A Beerian effective organization would avoid the tyrannies of both structure and structurelessness

But some online communities — artist collectives, political activists, nerdy friend groups  — are experimenting with new technological and social possibilities like private Discords and DAOs to address longstanding collective action problems that plague organizations that try to scale up without explicit hierarchy. Discord is one example of a platform where potentially large groups can break into smaller groups to discuss specific issues, to store information, and to flexibly devolve moderation with less risk of the context collapse and algorithmic attention gamification that happens on corporate platforms.

These organizations face the same fundamental tradeoff as the autonomously organized Chilean factories that Beer hoped to fit into the larger economic system. A Beerian effective organization would avoid the tyrannies of both structure and structurelessness, achieving internal stability while remaining flexible enough to adapt. The individuals comprising an organization are both empowered and responsible, acting to solve local problems in small groups and to communicate with the larger group when necessary. The larger group has an understanding of the shape of the entire organization, is incorporating from individuals and smaller groups, and can re-arrange itself if the need arises. And there is a parallel relationship between the larger group and the society as a whole: there are other groups, doing other things, and they can communicate about society-wide problems that arise. This sometimes means that the groups will be rearranged, that some groups should be recombined to form new groups.

One of the most important advantages of a market economy is the “creative destruction” entailed by some corporations going bankrupt, freeing up labor and capital for new purposes. This function would be served, in Beer’s model, by something like a management consultant (someone like himself: a cybernetician). But just as important is ensuring that people are assured that this creative destruction does not endanger their livelihoods, that there is sufficient slack in the system. Throughout, the individuals comprising the society need to have access to the crucial information and to be capable and willing to experiment, learn, and adapt.

The internet will not improve if the overwhelming majority of users’ continue to approach it solely as consumers. We need to accept the responsibility of producing and regulating the internet, to create and inhabit digital institutions that respect and empower the fullness of our humanity rather than reduce us to Like/Subscribe/Share cogs in the machine of digital commodity circulation.
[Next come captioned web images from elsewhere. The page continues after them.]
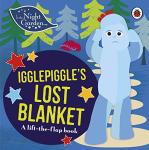 Igglepiggle's Lost Blanket Lift-the-Flap Book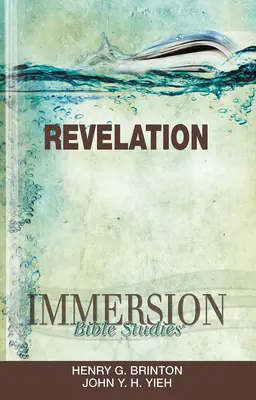 Immersion Bible Studies: Jelenések - Immersion Bible Studies: Revelation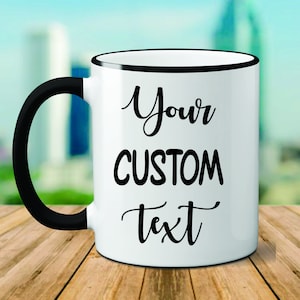 Personalized Design Mug, Custom Text Mug, Custom Design Mug, Personalized Mug, Your Design Mug, Custom Logo Mug, Your Logo Mug, Custom Mug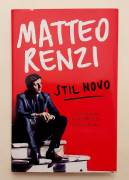 Stil Novo. La rivoluzione della bellezza tra Dante e Twitter di Matteo Renzi 1°Ed.Rizzoli, 2012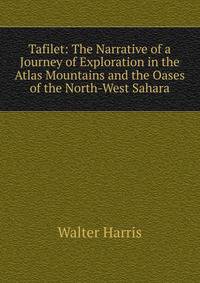 Tafilet: The Narrative of a Journey of Exploration in the Atlas Mountains and the Oases of the North-West Sahara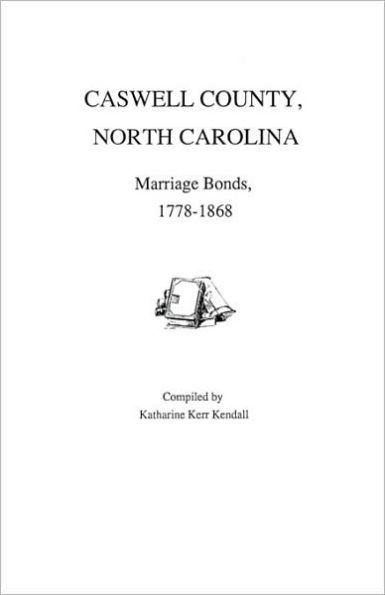 Caswell County, North Carolina, Marriage Bonds, 1778-1868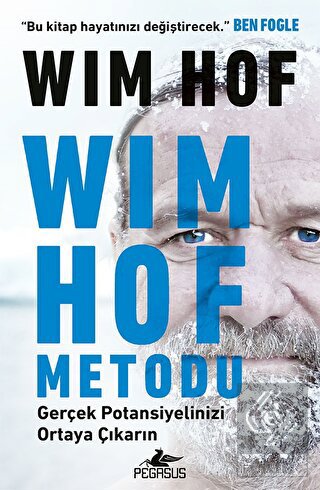 Wım Hof Metodu: Gerçek Potansiyelinizi Ortaya Çıka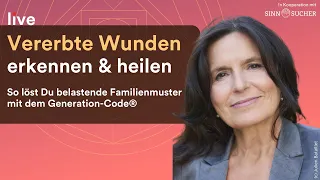 Vererbte Wunden erkennen & heilen | Sabine Lück | sinnsucher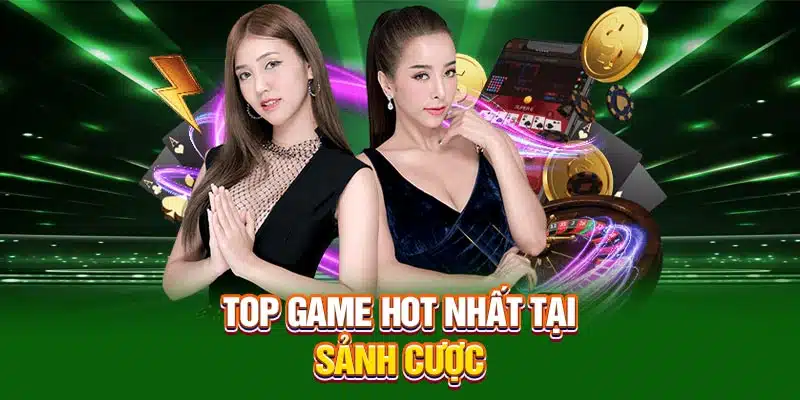 Top game hot nhất tại sảnh cược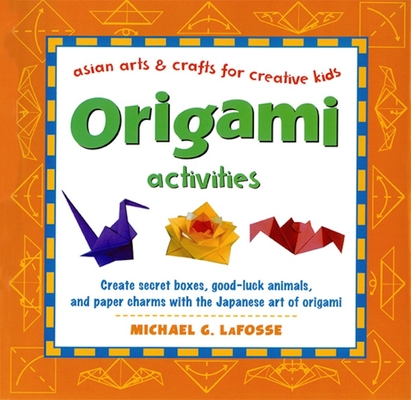 Origami Activities Create Secret Boxes Goodluck Animals And Paper Charms With The Japanese Art Of Origami Origami Book With 15 Projects Michael G Lafosse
Similarly, a better society will not miraculously arise automatically through the processes of representative democracy. The only hope is to build it collectively through trial and error and the accumulated efforts of millions of wonderfully complex humans, rather than rolling out the welcome mat for the next generation of electronic mafia. Millions of young people around the world trying to build out alternative technological infrastructures seems like a better bet for improving the internet than voting for Joe Biden over Donald Trump. Our only hope is in our collective capacities to build and regulate a society empowered by modern communication technology. No one else is coming to save us.